_Activity_
Look below for the line with "top online sales companies" and the line with "Video Marketing WORKS!!"; repeat exactly those two lines and all lines between them, but no pictures.
--- The input Enclosed Below ---
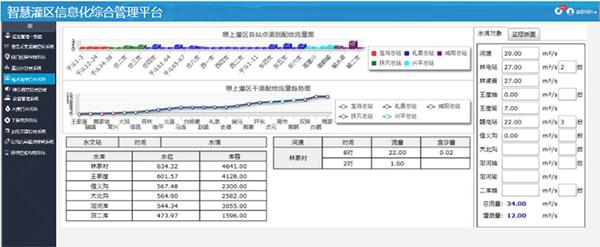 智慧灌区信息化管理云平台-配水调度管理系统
--- End of Enclosed The input ---
--- The input Enclosed Below ---
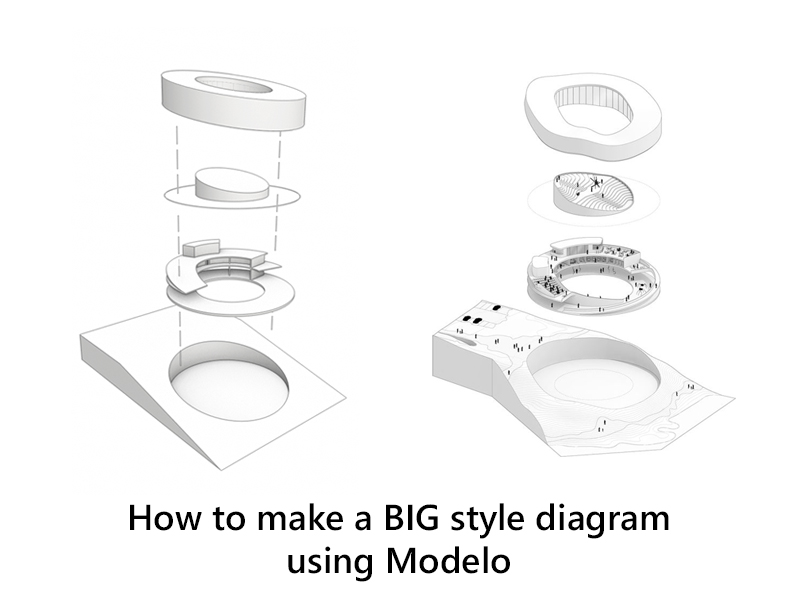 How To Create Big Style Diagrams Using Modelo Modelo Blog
--- End of Enclosed The input ---
--- The input Enclosed Below ---
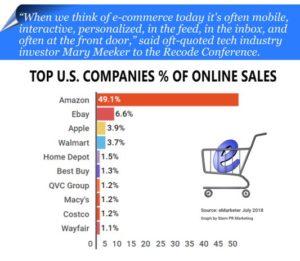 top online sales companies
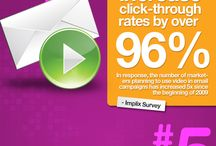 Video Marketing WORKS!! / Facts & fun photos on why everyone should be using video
--- End of Enclosed The input ---
_Solution_
 top online sales companies
 Video Marketing WORKS!! / Facts & fun photos on why everyone should be using video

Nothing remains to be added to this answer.